Extracted data entries
╭──

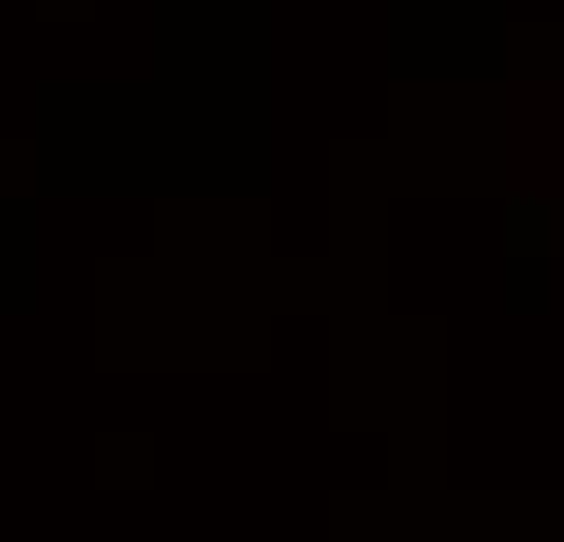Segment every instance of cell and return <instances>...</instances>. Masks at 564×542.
Instances as JSON below:
<instances>
[{"label":"cell","mask_w":564,"mask_h":542,"mask_svg":"<svg viewBox=\"0 0 564 542\" xmlns=\"http://www.w3.org/2000/svg\"><path fill=\"white\" fill-rule=\"evenodd\" d=\"M506 250L521 257V264H528V257H550V250H557V206L521 191V198L506 206Z\"/></svg>","instance_id":"6da1fadb"}]
</instances>
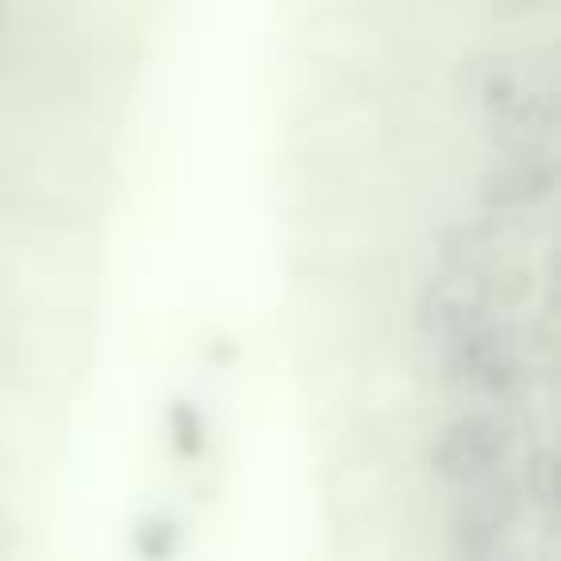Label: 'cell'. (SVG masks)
<instances>
[{"label": "cell", "mask_w": 561, "mask_h": 561, "mask_svg": "<svg viewBox=\"0 0 561 561\" xmlns=\"http://www.w3.org/2000/svg\"><path fill=\"white\" fill-rule=\"evenodd\" d=\"M443 351V381L473 400H504L523 385V351L515 328L504 320L473 331L466 339L438 346Z\"/></svg>", "instance_id": "obj_2"}, {"label": "cell", "mask_w": 561, "mask_h": 561, "mask_svg": "<svg viewBox=\"0 0 561 561\" xmlns=\"http://www.w3.org/2000/svg\"><path fill=\"white\" fill-rule=\"evenodd\" d=\"M135 546H139L142 558L165 561L178 550V527H173V519H147L135 535Z\"/></svg>", "instance_id": "obj_7"}, {"label": "cell", "mask_w": 561, "mask_h": 561, "mask_svg": "<svg viewBox=\"0 0 561 561\" xmlns=\"http://www.w3.org/2000/svg\"><path fill=\"white\" fill-rule=\"evenodd\" d=\"M458 561H519L515 550H496V553H473V558H458Z\"/></svg>", "instance_id": "obj_9"}, {"label": "cell", "mask_w": 561, "mask_h": 561, "mask_svg": "<svg viewBox=\"0 0 561 561\" xmlns=\"http://www.w3.org/2000/svg\"><path fill=\"white\" fill-rule=\"evenodd\" d=\"M553 181L558 173L550 158L530 154V147H523L481 178V204L496 219H523L550 201Z\"/></svg>", "instance_id": "obj_6"}, {"label": "cell", "mask_w": 561, "mask_h": 561, "mask_svg": "<svg viewBox=\"0 0 561 561\" xmlns=\"http://www.w3.org/2000/svg\"><path fill=\"white\" fill-rule=\"evenodd\" d=\"M512 427L492 412H461L431 443V469L438 481L466 492L504 473L512 458Z\"/></svg>", "instance_id": "obj_3"}, {"label": "cell", "mask_w": 561, "mask_h": 561, "mask_svg": "<svg viewBox=\"0 0 561 561\" xmlns=\"http://www.w3.org/2000/svg\"><path fill=\"white\" fill-rule=\"evenodd\" d=\"M4 35H9V12L0 9V39H4Z\"/></svg>", "instance_id": "obj_10"}, {"label": "cell", "mask_w": 561, "mask_h": 561, "mask_svg": "<svg viewBox=\"0 0 561 561\" xmlns=\"http://www.w3.org/2000/svg\"><path fill=\"white\" fill-rule=\"evenodd\" d=\"M500 305H504V289L496 277L443 270L420 293V328L431 343L446 346L496 323Z\"/></svg>", "instance_id": "obj_4"}, {"label": "cell", "mask_w": 561, "mask_h": 561, "mask_svg": "<svg viewBox=\"0 0 561 561\" xmlns=\"http://www.w3.org/2000/svg\"><path fill=\"white\" fill-rule=\"evenodd\" d=\"M466 89L481 119L512 147H530L553 124V85L530 58L492 50L466 66Z\"/></svg>", "instance_id": "obj_1"}, {"label": "cell", "mask_w": 561, "mask_h": 561, "mask_svg": "<svg viewBox=\"0 0 561 561\" xmlns=\"http://www.w3.org/2000/svg\"><path fill=\"white\" fill-rule=\"evenodd\" d=\"M523 492L507 473L492 477L484 484H473L454 504V553L473 558V553H496L512 550V535L519 527Z\"/></svg>", "instance_id": "obj_5"}, {"label": "cell", "mask_w": 561, "mask_h": 561, "mask_svg": "<svg viewBox=\"0 0 561 561\" xmlns=\"http://www.w3.org/2000/svg\"><path fill=\"white\" fill-rule=\"evenodd\" d=\"M170 427H173V438H178L181 454H201L204 446V427H201V415L193 412L188 404H178L170 412Z\"/></svg>", "instance_id": "obj_8"}]
</instances>
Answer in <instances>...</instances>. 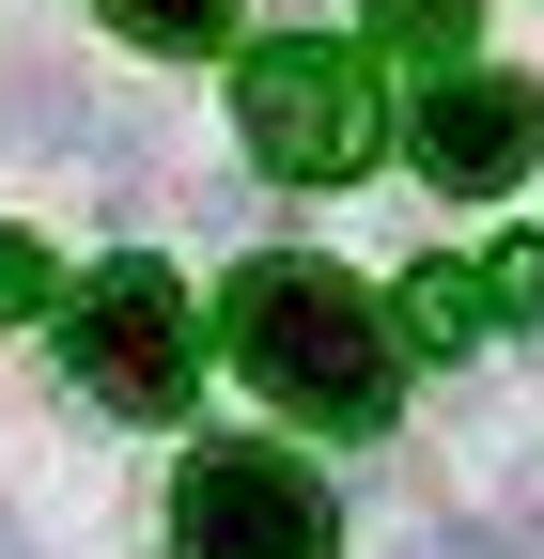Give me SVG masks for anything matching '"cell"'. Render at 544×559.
I'll list each match as a JSON object with an SVG mask.
<instances>
[{"label":"cell","mask_w":544,"mask_h":559,"mask_svg":"<svg viewBox=\"0 0 544 559\" xmlns=\"http://www.w3.org/2000/svg\"><path fill=\"white\" fill-rule=\"evenodd\" d=\"M529 559H544V544H529Z\"/></svg>","instance_id":"13"},{"label":"cell","mask_w":544,"mask_h":559,"mask_svg":"<svg viewBox=\"0 0 544 559\" xmlns=\"http://www.w3.org/2000/svg\"><path fill=\"white\" fill-rule=\"evenodd\" d=\"M404 156H421L451 202H498L544 171V79H498V62H451V79L404 109Z\"/></svg>","instance_id":"5"},{"label":"cell","mask_w":544,"mask_h":559,"mask_svg":"<svg viewBox=\"0 0 544 559\" xmlns=\"http://www.w3.org/2000/svg\"><path fill=\"white\" fill-rule=\"evenodd\" d=\"M374 47H389V62H436V79H451V62L483 47V0H374Z\"/></svg>","instance_id":"6"},{"label":"cell","mask_w":544,"mask_h":559,"mask_svg":"<svg viewBox=\"0 0 544 559\" xmlns=\"http://www.w3.org/2000/svg\"><path fill=\"white\" fill-rule=\"evenodd\" d=\"M483 326H498V311H483V280H466V264H421V280H404V342H436V358H466Z\"/></svg>","instance_id":"7"},{"label":"cell","mask_w":544,"mask_h":559,"mask_svg":"<svg viewBox=\"0 0 544 559\" xmlns=\"http://www.w3.org/2000/svg\"><path fill=\"white\" fill-rule=\"evenodd\" d=\"M404 559H483V544H466V528H436V544H404Z\"/></svg>","instance_id":"11"},{"label":"cell","mask_w":544,"mask_h":559,"mask_svg":"<svg viewBox=\"0 0 544 559\" xmlns=\"http://www.w3.org/2000/svg\"><path fill=\"white\" fill-rule=\"evenodd\" d=\"M218 342H234V373L281 404V419H327V436H374L389 389H404V373H389V311L358 296L343 264H296V249L234 264Z\"/></svg>","instance_id":"1"},{"label":"cell","mask_w":544,"mask_h":559,"mask_svg":"<svg viewBox=\"0 0 544 559\" xmlns=\"http://www.w3.org/2000/svg\"><path fill=\"white\" fill-rule=\"evenodd\" d=\"M109 32H125V47H172V62H187V47H234V0H109Z\"/></svg>","instance_id":"8"},{"label":"cell","mask_w":544,"mask_h":559,"mask_svg":"<svg viewBox=\"0 0 544 559\" xmlns=\"http://www.w3.org/2000/svg\"><path fill=\"white\" fill-rule=\"evenodd\" d=\"M0 311H62V264L32 234H0Z\"/></svg>","instance_id":"10"},{"label":"cell","mask_w":544,"mask_h":559,"mask_svg":"<svg viewBox=\"0 0 544 559\" xmlns=\"http://www.w3.org/2000/svg\"><path fill=\"white\" fill-rule=\"evenodd\" d=\"M466 280H483V311H498V326H513V311H544V234H513L498 264H466Z\"/></svg>","instance_id":"9"},{"label":"cell","mask_w":544,"mask_h":559,"mask_svg":"<svg viewBox=\"0 0 544 559\" xmlns=\"http://www.w3.org/2000/svg\"><path fill=\"white\" fill-rule=\"evenodd\" d=\"M0 559H16V544H0Z\"/></svg>","instance_id":"12"},{"label":"cell","mask_w":544,"mask_h":559,"mask_svg":"<svg viewBox=\"0 0 544 559\" xmlns=\"http://www.w3.org/2000/svg\"><path fill=\"white\" fill-rule=\"evenodd\" d=\"M327 544H343V513H327V481L296 451L218 436L172 466V559H327Z\"/></svg>","instance_id":"4"},{"label":"cell","mask_w":544,"mask_h":559,"mask_svg":"<svg viewBox=\"0 0 544 559\" xmlns=\"http://www.w3.org/2000/svg\"><path fill=\"white\" fill-rule=\"evenodd\" d=\"M234 124H249V156L281 171V187H343V171H374V140H389L374 62H358V47H327V32L249 47V62H234Z\"/></svg>","instance_id":"2"},{"label":"cell","mask_w":544,"mask_h":559,"mask_svg":"<svg viewBox=\"0 0 544 559\" xmlns=\"http://www.w3.org/2000/svg\"><path fill=\"white\" fill-rule=\"evenodd\" d=\"M62 342H79V389L109 419H187L202 404V296L172 264H141V249L79 280V326H62Z\"/></svg>","instance_id":"3"}]
</instances>
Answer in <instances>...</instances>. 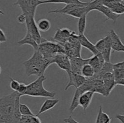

╰──

— TASK PROMPT —
Show each line of the rows above that has the word "JSON" in it.

— RESPONSE TO THE EXERCISE —
Instances as JSON below:
I'll list each match as a JSON object with an SVG mask.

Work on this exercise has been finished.